WHAT TO DO: The records underneath are to be repeated exactly, with the pictures left out.
============
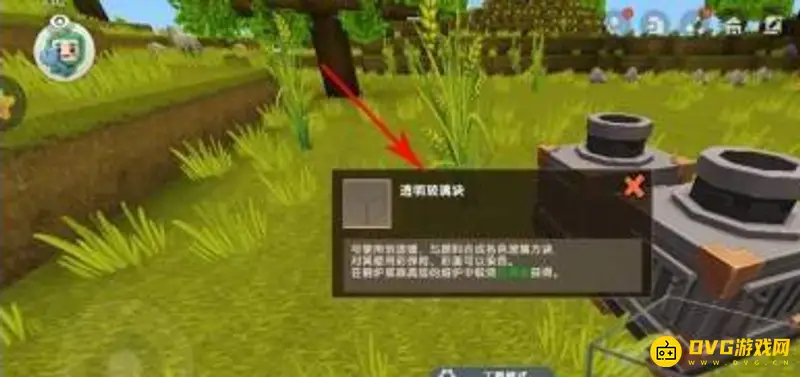 《迷你世界》透明玻璃片制作方法详解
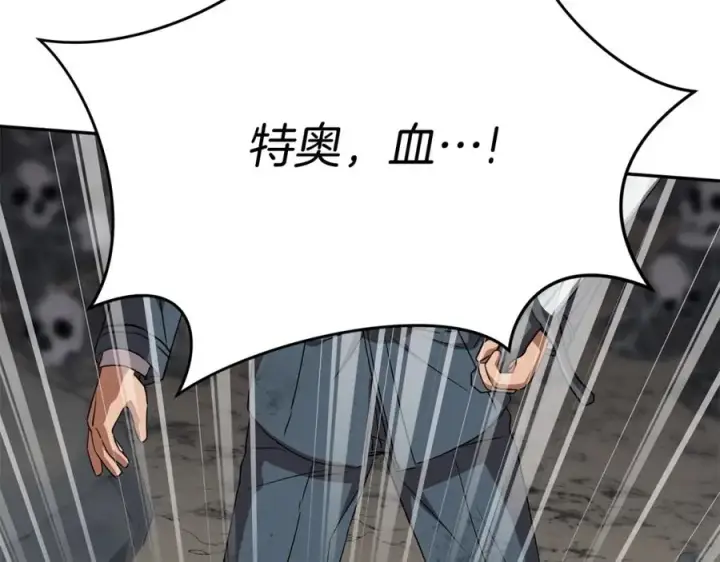 漫画《我在死敌家当团宠》第31话 小姐中毒！第94张图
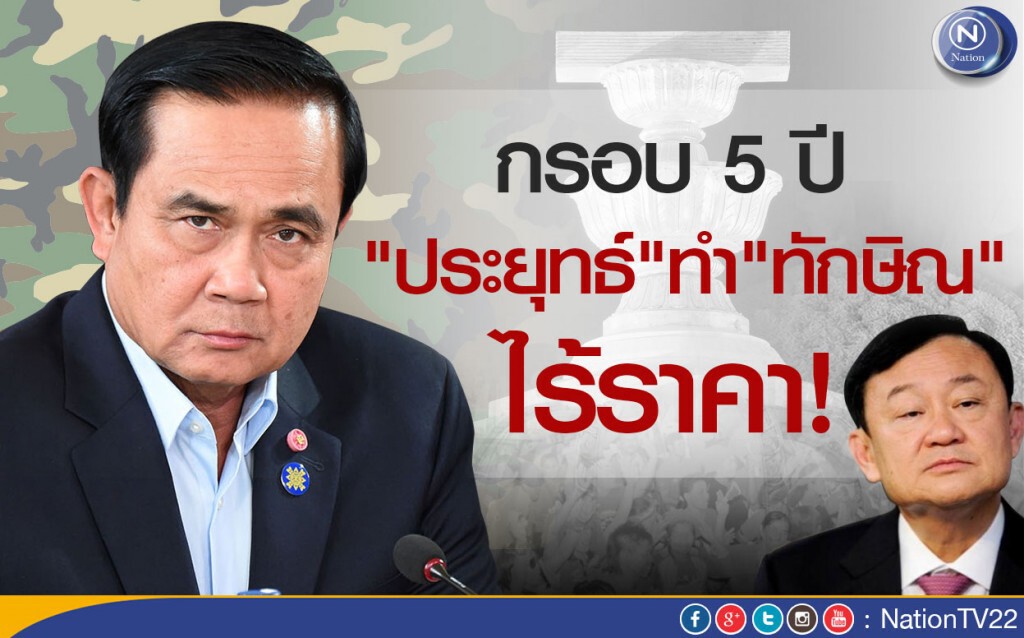 กรอบ 5 ปี "ประยุทธ์" ทำ "ทักษิณ" ไร้ราคา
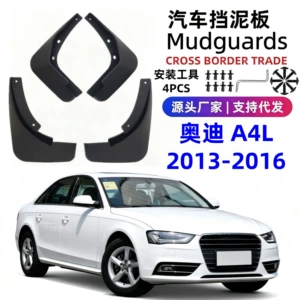 2013-2016 Audi A4L üçün yumşaq rezin avtomobil qanadları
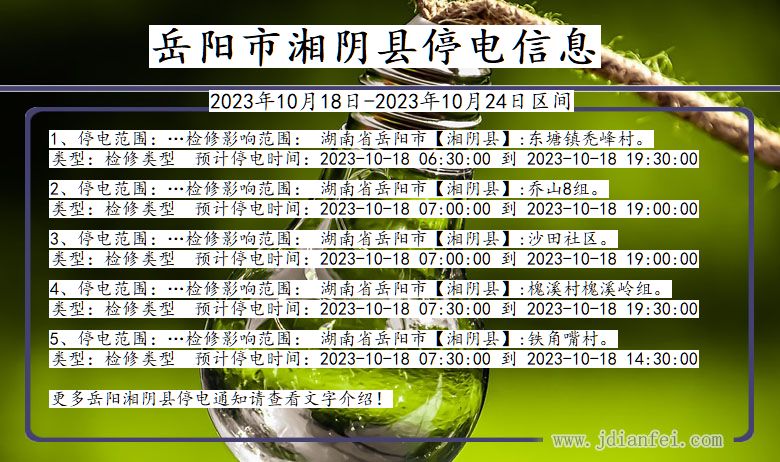 湖南省岳阳湘阴停电通知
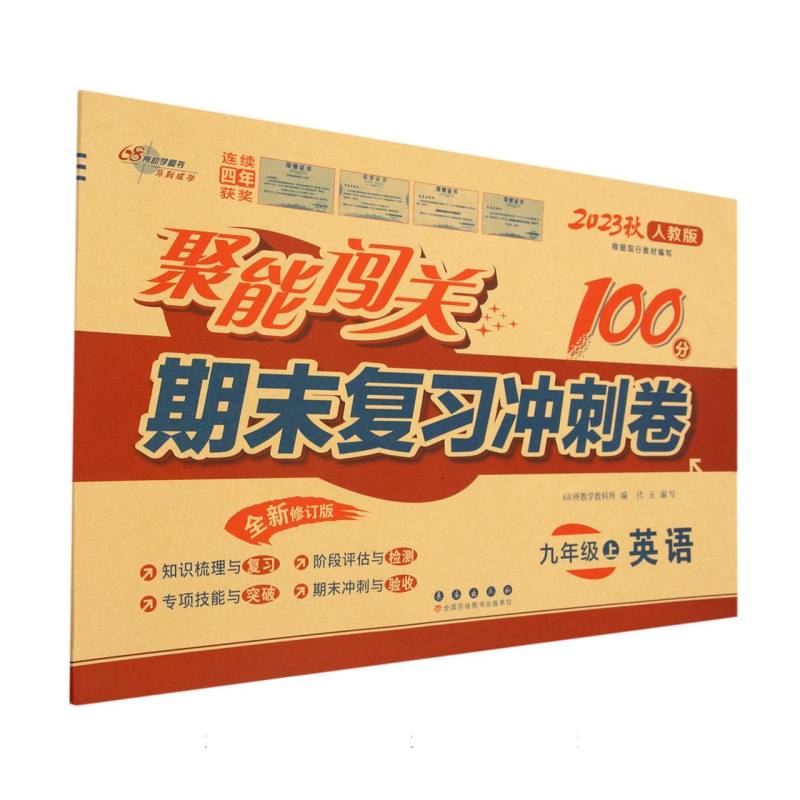 英语（9上2023秋人教版全新修订版）/聚能闯关100分期末复习冲刺卷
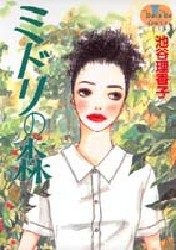 Manga - Manhwa - Ricaco Iketani - Oneshot 08 - Midori no Mori jp Vol.8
============
FINISHED EXERCISE:
 《迷你世界》透明玻璃片制作方法详解
 漫画《我在死敌家当团宠》第31话 小姐中毒！第94张图
 กรอบ 5 ปี "ประยุทธ์" ทำ "ทักษิณ" ไร้ราคา
 2013-2016 Audi A4L üçün yumşaq rezin avtomobil qanadları
 湖南省岳阳湘阴停电通知
 英语（9上2023秋人教版全新修订版）/聚能闯关100分期末复习冲刺卷
 Manga - Manhwa - Ricaco Iketani - Oneshot 08 - Midori no Mori jp Vol.8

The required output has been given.